2-Wasserstein Approximation via Restricted Convex Potentials with Application to Improved Training for GANs
Amirhossein Taghvaei, Amin Jalali

TL;DR
This paper introduces a new approach to approximate the 2-Wasserstein distance using restricted convex potentials, enhancing training efficiency and interpretability in GANs.
Contribution
It proposes a framework restricting the optimal transport problem to convex functions, especially input-convex neural networks, with analysis and algorithms for improved GAN training.
Findings
The restricted approximation preserves key geometric properties.
The approach demonstrates competitive performance in numerical experiments.

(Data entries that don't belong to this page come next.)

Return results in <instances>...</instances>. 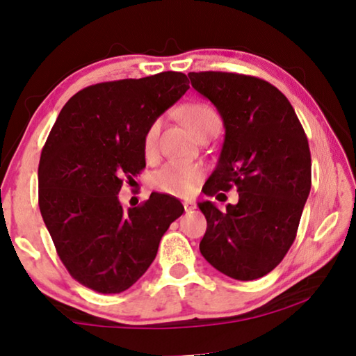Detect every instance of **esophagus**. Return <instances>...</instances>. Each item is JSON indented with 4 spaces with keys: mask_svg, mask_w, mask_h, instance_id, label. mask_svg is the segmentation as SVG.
Returning <instances> with one entry per match:
<instances>
[{
    "mask_svg": "<svg viewBox=\"0 0 356 356\" xmlns=\"http://www.w3.org/2000/svg\"><path fill=\"white\" fill-rule=\"evenodd\" d=\"M184 208H185V212H192L196 208V204L193 201H184Z\"/></svg>",
    "mask_w": 356,
    "mask_h": 356,
    "instance_id": "1",
    "label": "esophagus"
}]
</instances>
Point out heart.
I'll list each match as a JSON object with an SVG mask.
<instances>
[{"label": "heart", "mask_w": 356, "mask_h": 356, "mask_svg": "<svg viewBox=\"0 0 356 356\" xmlns=\"http://www.w3.org/2000/svg\"><path fill=\"white\" fill-rule=\"evenodd\" d=\"M219 121V116L209 105L206 104H193L185 110V124L188 129L198 136L203 132L211 123ZM161 131V121L156 120L148 126L144 136V153L147 158H153L158 148V137ZM203 177V169L200 164L195 163H180L169 161L153 172L152 184L156 190L172 196H188L192 195L200 180Z\"/></svg>", "instance_id": "1"}]
</instances>
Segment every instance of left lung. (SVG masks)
I'll return each instance as SVG.
<instances>
[{
	"instance_id": "8db88e82",
	"label": "left lung",
	"mask_w": 356,
	"mask_h": 356,
	"mask_svg": "<svg viewBox=\"0 0 356 356\" xmlns=\"http://www.w3.org/2000/svg\"><path fill=\"white\" fill-rule=\"evenodd\" d=\"M188 78L225 127L203 192L216 196L233 185L238 192V203L225 209L198 203L208 220L200 251L227 277L257 280L283 261L296 240L312 187L309 140L289 100L264 79L225 72H192Z\"/></svg>"
}]
</instances>
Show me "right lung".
<instances>
[{
  "label": "right lung",
  "instance_id": "right-lung-1",
  "mask_svg": "<svg viewBox=\"0 0 356 356\" xmlns=\"http://www.w3.org/2000/svg\"><path fill=\"white\" fill-rule=\"evenodd\" d=\"M180 72L92 84L63 105L42 147L38 203L60 261L100 294H118L156 257L161 236L184 206L152 193L123 209V179L145 168L144 136L188 89Z\"/></svg>",
  "mask_w": 356,
  "mask_h": 356
}]
</instances>
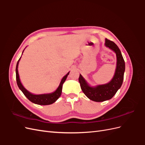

It offers a modular, interpretable design for GANs.
Abstract
We provide a framework to approximate the 2-Wasserstein distance and the optimal transport map, amenable to efficient training as well as statistical and geometric analysis. With the quadratic cost and considering the Kantorovich dual form of the optimal transportation problem, the Brenier theorem states that the optimal potential function is convex and the optimal transport map is the gradient of the optimal potential function. Using this geometric structure, we restrict the optimization problem to different parametrized classes of convex functions and pay special attention to the class of input-convex neural networks. We analyze the statistical generalization and the discriminative power of the resulting approximate metric, and we prove a restricted moment-matching property for the approximate optimal map. Finally, we discuss a numerical algorithm to solve the restricted optimization…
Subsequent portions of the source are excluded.